Finding hash collisions to recreate a file.
 

If algorithms find collisions for broken hash functions, then can one recreate a familiar file just from its hash value?
If there isn't a way, why not? Perhaps use a filter that relies on language recognition or quotes and an upper estimate of file size. You could restore the file if it's accidentally altered or deleted, and you could transmit the file with 100% safety!!!

No tag suggestions, so I'll let the mods tag it.

You have only as much information as there are bits in the hash. For a 256 bit hash of a file even as small as 1 Kilobyte (8 Kilobits), there are potentially 2^(8192-256) or about 10^2389 different files that would yield that same hash. Good luck generating and filtering those before the sun burns out.

Maybe it's still doable with a hash designed for low level filtering. Suppose each successive byte n of the hash value represents another 32^n bytes of file text. It's in English, so you apply an English filter. First to the first byte, then to the second byte, then the third. With an algorithm that considers an ubiquitous and memorable feature common to many files, the language, you filter out a multitude of possibilities by generating and evaluating only a small portion common to them. Win-win!

If you succeed in doing that, you have designed a compression format. But maybe check first if existing compression algorithms are good enough for your use case.

Interesting. I await your demo. (Yes, really).

I recommend not calling it a "hash algorithm", though. Hash algorithms are expected to be, oh, how does Wikipedia put it, non-invertible.

BTW, the typical way to restore a document from its hash value is to store both the document and its hash value somewhere, then look up the document by it's hash value. That's how rainbow tables (where the "documents" are passwords) work. I suspect that by the time you've fed your algorithm enough information to work reliably, you'll essentially have done that.

Moderator response
 

Moved: This thread is more suitable in <Programming> and has been moved accordingly to help your thread/question get the exposure it deserves.

ntubski, thank you. I didn't know what data compression was, but Ubuntu comes with bzip2, and p7zip provides even more. Some of the compression formats greatly reduce size, but so far nothing in alphanumeric characters for easy manual transcription.

dugan, unfortunately I only know some Bash and tiny bit of C++, but I'm ready to learn.

First of, I’m assuming you meant 32*n because I can’t see how 32^n would make any sense.

Having that it mind, that’s not how hash functions work. No matter how long input is, output is always the same size. What you’re describing would yield a hash of ⌈length(message)/32⌉ bytes.

As above, you're not talking about a hash algorithm, you're talking about a compression algorithm that's designed specifically for plain English ASCII text files.

That's because being restricted to alphanumeric outputs would increase size. You can pass the binary output through a program like base64, or ascii85 to get an alphanumeric representation.

Thank you, ntubski! If preliminary results are accurate (edit: they weren't accurate), using gzip with base64 still reduces the transcription content to less than one-thirtieth of the complete file.
The diff utility gives no output, meaning they're identical.

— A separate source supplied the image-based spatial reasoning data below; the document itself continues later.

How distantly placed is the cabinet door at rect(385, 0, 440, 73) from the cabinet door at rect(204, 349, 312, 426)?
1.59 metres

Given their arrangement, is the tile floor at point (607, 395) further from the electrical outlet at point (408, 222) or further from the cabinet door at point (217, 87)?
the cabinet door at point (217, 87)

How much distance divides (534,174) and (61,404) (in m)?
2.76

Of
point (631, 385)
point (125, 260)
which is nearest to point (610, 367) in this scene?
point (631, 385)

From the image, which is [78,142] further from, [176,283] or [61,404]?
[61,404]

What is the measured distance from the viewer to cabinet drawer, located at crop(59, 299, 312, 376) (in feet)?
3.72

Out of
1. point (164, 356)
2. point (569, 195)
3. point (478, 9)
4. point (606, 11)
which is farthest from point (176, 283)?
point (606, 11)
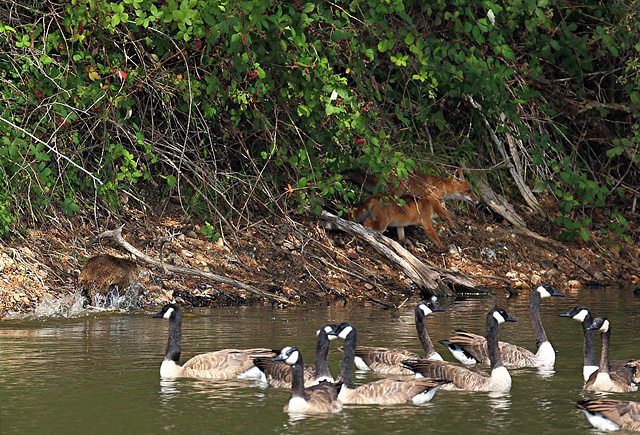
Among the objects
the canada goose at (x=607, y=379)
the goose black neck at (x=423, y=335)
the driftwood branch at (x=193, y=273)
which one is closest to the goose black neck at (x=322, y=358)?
the goose black neck at (x=423, y=335)

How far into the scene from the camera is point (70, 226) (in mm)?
17234

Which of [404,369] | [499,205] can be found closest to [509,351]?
[404,369]

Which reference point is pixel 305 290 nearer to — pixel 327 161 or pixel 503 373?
pixel 327 161

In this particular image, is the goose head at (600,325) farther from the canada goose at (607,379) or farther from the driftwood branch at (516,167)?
the driftwood branch at (516,167)

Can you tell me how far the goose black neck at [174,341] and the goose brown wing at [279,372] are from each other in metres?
0.89

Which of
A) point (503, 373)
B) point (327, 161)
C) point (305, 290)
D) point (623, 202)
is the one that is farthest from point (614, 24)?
point (503, 373)

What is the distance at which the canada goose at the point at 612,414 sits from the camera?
8.21 meters

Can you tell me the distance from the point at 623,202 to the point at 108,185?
41.0 feet

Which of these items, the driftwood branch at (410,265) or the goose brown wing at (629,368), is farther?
the driftwood branch at (410,265)

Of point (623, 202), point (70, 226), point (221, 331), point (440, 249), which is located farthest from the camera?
point (623, 202)

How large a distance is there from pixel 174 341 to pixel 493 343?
11.2 ft

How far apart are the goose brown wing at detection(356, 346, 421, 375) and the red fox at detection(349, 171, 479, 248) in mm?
7108

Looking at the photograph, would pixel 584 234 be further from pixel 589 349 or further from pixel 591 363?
pixel 591 363

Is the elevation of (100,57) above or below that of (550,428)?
above
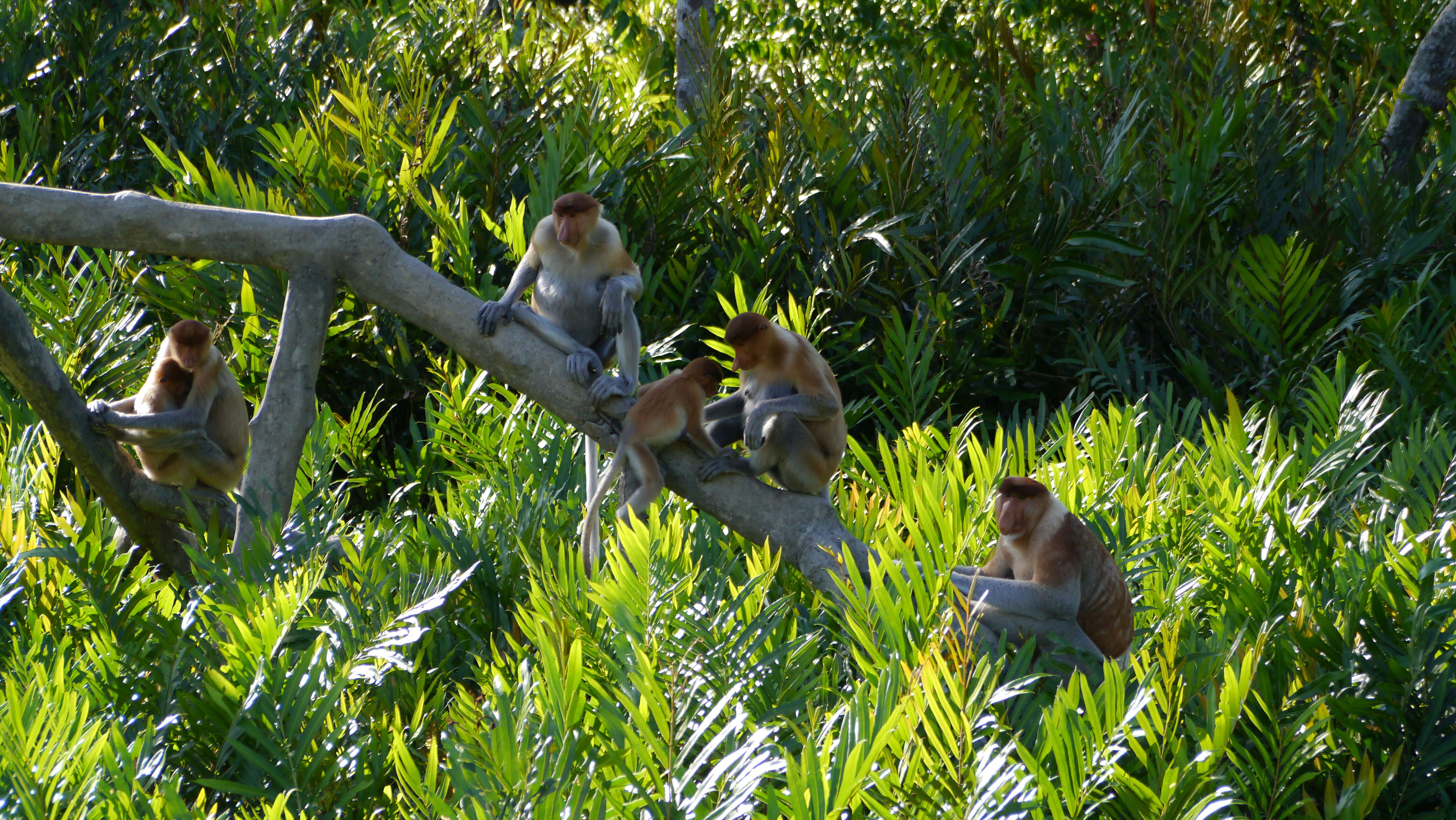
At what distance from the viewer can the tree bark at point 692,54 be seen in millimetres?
5836

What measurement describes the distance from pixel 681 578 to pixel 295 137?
11.2 feet

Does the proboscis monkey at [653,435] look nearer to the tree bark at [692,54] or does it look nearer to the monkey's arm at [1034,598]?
the monkey's arm at [1034,598]

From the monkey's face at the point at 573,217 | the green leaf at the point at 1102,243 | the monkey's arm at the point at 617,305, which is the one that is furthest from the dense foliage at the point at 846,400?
the monkey's face at the point at 573,217

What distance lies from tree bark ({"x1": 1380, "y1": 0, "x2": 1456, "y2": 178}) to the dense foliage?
0.20 metres

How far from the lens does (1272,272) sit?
14.4 feet

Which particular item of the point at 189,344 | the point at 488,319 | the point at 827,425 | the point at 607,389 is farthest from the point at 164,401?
the point at 827,425

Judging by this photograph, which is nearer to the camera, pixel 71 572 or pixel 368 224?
pixel 368 224

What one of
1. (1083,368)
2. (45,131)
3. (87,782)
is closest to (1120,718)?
(87,782)

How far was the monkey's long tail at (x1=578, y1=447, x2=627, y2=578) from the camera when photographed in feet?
7.84

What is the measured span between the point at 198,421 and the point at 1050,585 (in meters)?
1.99

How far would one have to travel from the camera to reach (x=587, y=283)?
122 inches

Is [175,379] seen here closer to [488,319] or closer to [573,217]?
[573,217]

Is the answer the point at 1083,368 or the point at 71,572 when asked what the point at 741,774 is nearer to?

If you don't give it a gzip suffix like .gz, then gunzip will give an error message like

my@user:~$ gunzip /path/to/gzip-file
gzip : /path/to/gzip-file: unknown suffix -- ignored

You can use instead.

I compared base64 with ruby-ascii85. ascii85 output is about the same size, but it uses lots of non-alphanumeric keyboard characters that will make manual transcription difficult.

Right, base64 encodes 6 bits per character (log2(64) = 6), while base85 is about 6.4 bits per character (log2(85) ~ 6.40939093614): not a huge difference.

Oh yeah, I was a bit sloppy when I said above that they give alphanumeric output, rather they give text output; base64 is mostly alphanumeric (though obviously there are only so many letters and numbers to go around).

Preliminary results underestimated, probably because I used repetitious gibberish. It's more like 2:5, which is too poor. LZMA2 (.xz) does higher compression ratios according to Wikipedia, but those are 1-to-1 compression algorithms. If it was more like 10,000-to-1, i.e. 10,000 collisions per compressed file, the creator could still filter by familiar characteristics, narrowing it to a few, which he could then open or save.
The computer will take some time generating and checking all those collisions, and you'll be using brain storage, but those are the only trade-offs.